The Mulvaney Center for Community, Awareness and Social Action and the USD Changemaker Hub showcased its 2016-17 Impact Linda Vista Initiative projects; the USD Military and Veterans Program had a space to talk about the opportunities available for military-connected students at USD; Justice in Mexico presented its 2017 special report, "Drug Violence in Mexico: Data and Analysis Through 2016"; School of Business had a graduate open house and a student-faculty dialogue; the Kroc School of Peace Studies' open house was highlighted by faculty and staff who have released new books; Behavioral Neuroscience in Serra Hall and the Shiley Center for Science and Technology disciplines gave lab tours; the Humanities Center in Serra Hall showcased student projects from its innovative Digital Humanities courses; and two math-focused programs, a collaborative Mathigami origami project and presentations of applied mathematics senior student projects, were spotlighted.

Million Dollar Club 

Research Week's April 18 kickoff reception celebrated all faculty, staff and administrators who’ve submitted grant proposals in the past year. But the fourth annual celebration of scholarly and creative achievements featured a new USD research honor.

Dubbed the “Million Dollar Club,” 21 faculty and administrators were the first to receive awards. The criteria included those who were lead principal investigators who submitted proposals through USD's Office of Sponsored Programs and were awarded external funds in excess of $1 million. This includes individual awards of over $1 million and multiple awards that when totaled together reached or exceeded $1 million.

"The 21 faculty and administrators have contributed to the development of sustainable solutions in our community; promoted peacemaking across the world; supported undergraduate research; improved healthcare for diverse populations; prepared leaders in our schools and outstanding training for law students to provide service to low-income residents in San Diego communities. They've utilized external funding to improve the lives of children and youth with emphasis on child protection in foster care programs; support underrepresented students in higher education; support advancement of diverse female faculty; develop engineering Changemakers; support the Veterans community; advance research and analysis on drug violence in Mexico; and educate political and business leaders about climate change," said Andrew Allen, USD's vice president and provost.

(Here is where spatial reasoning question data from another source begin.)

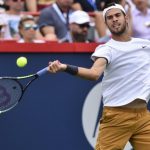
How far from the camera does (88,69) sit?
526 cm

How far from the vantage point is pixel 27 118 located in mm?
6836

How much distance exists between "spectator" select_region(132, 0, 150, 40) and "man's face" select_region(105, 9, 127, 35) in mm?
2315

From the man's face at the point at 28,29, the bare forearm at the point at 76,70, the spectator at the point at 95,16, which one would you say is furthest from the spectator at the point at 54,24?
the bare forearm at the point at 76,70

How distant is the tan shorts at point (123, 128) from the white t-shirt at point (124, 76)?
0.10m

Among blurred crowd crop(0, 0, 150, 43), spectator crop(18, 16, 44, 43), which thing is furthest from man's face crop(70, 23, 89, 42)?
spectator crop(18, 16, 44, 43)

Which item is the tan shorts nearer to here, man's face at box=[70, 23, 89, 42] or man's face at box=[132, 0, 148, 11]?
man's face at box=[70, 23, 89, 42]

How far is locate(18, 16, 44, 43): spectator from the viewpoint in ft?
25.2

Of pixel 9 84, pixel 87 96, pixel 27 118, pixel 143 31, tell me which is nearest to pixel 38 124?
pixel 27 118

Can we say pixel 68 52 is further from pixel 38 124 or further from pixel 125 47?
pixel 125 47

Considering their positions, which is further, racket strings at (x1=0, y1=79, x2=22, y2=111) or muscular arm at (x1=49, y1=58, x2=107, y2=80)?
racket strings at (x1=0, y1=79, x2=22, y2=111)

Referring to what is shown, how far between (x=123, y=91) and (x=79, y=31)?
8.61 ft

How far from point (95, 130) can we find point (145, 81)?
5.28 ft

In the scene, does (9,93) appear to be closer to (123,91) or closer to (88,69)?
(88,69)

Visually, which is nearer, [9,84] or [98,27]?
[9,84]
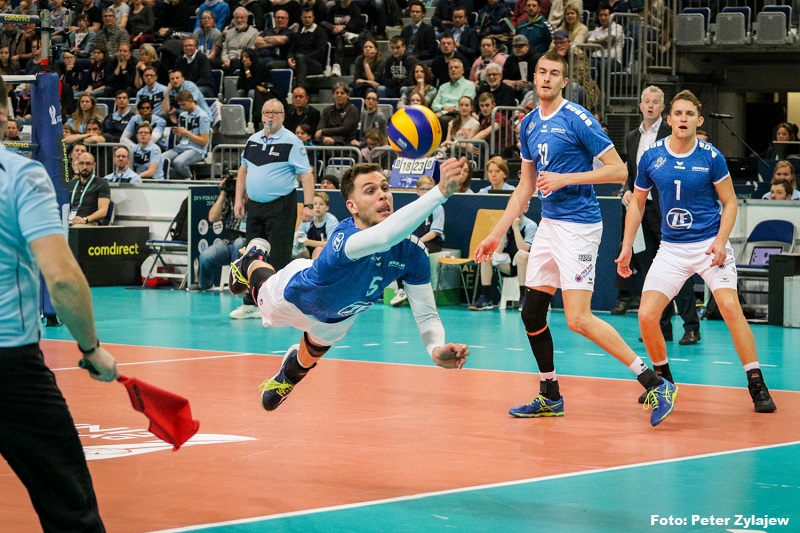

These inaugural honorees, 11 women and 10 men who cover a cross-section of subjects, are: Dee Aker, Kroc Institute for Peace and Justice; Scott Anders, Energy Policy Initiatives Center; Rae Anderson, Physics; Lisa Baird, Biology; Lauren Benz, Chemistry and Biochemistry; Michel Boudrias, Environmental and Ocean Sciences; Michael Catanzaro, Office of Sustainability; Timothy Clark, Chemistry and Biochemistry; Cynthia Connelly, Beyster Institute for Nursing Research; Paula Cordeiro, School for Leadership and Education Sciences; Margaret Dalton, School of Law; David De Haan, Chemistry and Biochemistry; Robert Fellmeth, Center for Public Interest Law and Children's Advocacy Institute; Sally Brosz Hardin, Hahn School of Nursing and Health Science; Ming Huang, Shiley-Marcos School of Engineering; Peter Iovine, Chemistry and Biochemistry; Susan Lord, Shiley-Marcos School of Engineering; Chell Roberts, Shiley-Marcos School of Engineering; David Shirk, Political Science and International Relations; Marie Simovich, Biology; and Cynthia Villis, Institute of College Initiatives and TRiO.